## Exercício 1
Reescreva a passagem do texto sobre a habitação pública em Portugal que começa em "É sabido que" e termina em "gritantes de alojamento.", trocando "Estado Social" por "Estado-Providência".
## Exercício 2
Prossiga o texto sobre a habitação pública em Portugal a partir da última frase apresentada.

## Excerto selecionado
========

É sabido que Portugal tem, à escala europeia, uma das mais baixas taxas de promoção pública direta de alojamentos. De acordo com o último censo (2011), o sector público representava apenas 3,1% do parque habitacional, valor que se estima tenha caído para 2,0% em 2015. A habitação é há muito o parente pobre do Estado Social português, com a promoção direta a responder apenas, durante décadas, às carências mais gritantes de alojamento.
A este défice estrutural da promoção junta-se contudo um segundo défice, de gestão do stock: muitos dos fogos promovidos pelo setor público (Estado central, autarquias, empresas e institutos públicos) são alienados ou nem chegam a integrar o parque habitacional público (como sucede nos casos de promoção indireta, financiada pelo Estado mas concretizada pelo privado, visando colocar no mercado casas a preços controlados). Ou seja, o Estado não só tem construído pouco como não tem cuidado de manter na esfera pública toda a habitação que promove com fins sociais.

========

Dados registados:
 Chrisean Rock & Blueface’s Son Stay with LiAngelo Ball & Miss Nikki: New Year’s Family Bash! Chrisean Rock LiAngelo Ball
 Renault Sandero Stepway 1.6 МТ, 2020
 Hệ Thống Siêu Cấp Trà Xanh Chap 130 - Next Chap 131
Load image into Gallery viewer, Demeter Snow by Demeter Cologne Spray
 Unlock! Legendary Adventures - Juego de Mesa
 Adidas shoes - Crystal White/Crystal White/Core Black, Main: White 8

========

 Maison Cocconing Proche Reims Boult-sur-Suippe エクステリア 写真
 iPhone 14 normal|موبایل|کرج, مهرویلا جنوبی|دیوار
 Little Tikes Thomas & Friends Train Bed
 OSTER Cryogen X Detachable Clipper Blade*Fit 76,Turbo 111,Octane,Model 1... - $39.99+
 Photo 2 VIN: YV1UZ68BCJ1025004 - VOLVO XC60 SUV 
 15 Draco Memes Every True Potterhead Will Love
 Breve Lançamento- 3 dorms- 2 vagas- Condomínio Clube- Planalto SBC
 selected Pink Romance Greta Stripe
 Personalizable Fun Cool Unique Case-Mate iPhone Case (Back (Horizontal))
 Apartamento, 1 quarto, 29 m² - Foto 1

========

## Resolução do exercício 1
É sabido que Portugal tem, à escala europeia, uma das mais baixas taxas de promoção pública direta de alojamentos. De acordo com o último censo (2011), o sector público representava apenas 3,1% do parque habitacional, valor que se estima tenha caído para 2,0% em 2015. A habitação é há muito o parente pobre do Estado-Providência português, com a promoção direta a responder apenas, durante décadas, às carências mais gritantes de alojamento.

## Resolução do exercício 2
É isso que se constata ao comparar a evolução do número de alojamentos sociais existentes (censos) com o volume de fogos promovidos pelo Estado nas últimas décadas. Se em 1981 existiam cerca de 122 mil fogos de habitação social, em 2011 esse valor é praticamente o mesmo (123 mil), apesar de se terem construído entretanto mais 56 mil fogos. Ou seja, caso se tivesse mantido toda a promoção pública como propriedade pública, o parque de habitação social teria em 2011 cerca de 178 mil fogos, permitindo falar de um peso do setor público de 3,7% (superior aos 3,1% registados).
Curiosamente, o défice entre fogos construídos e existentes chega mesmo, no caso do setor público, a ser superior ao do setor privado e cooperativo, onde as mudanças de uso (da habitação para comércio ou serviços, por exemplo) são mais expectáveis que a perda de capacidade de resposta do Estado, decorrente da alienação de fogos sociais, às carências de habitação. De facto, em nenhum momento censitário, entre 1981 e 2011, se assiste à redução do parque privado e cooperativo (ao contrário do que sucede com o público), representando os fogos existentes em 2011 cerca de 85% do total de fogos construídos desde 1981 (rácio que é de apenas 69% no caso do parque habitacional público).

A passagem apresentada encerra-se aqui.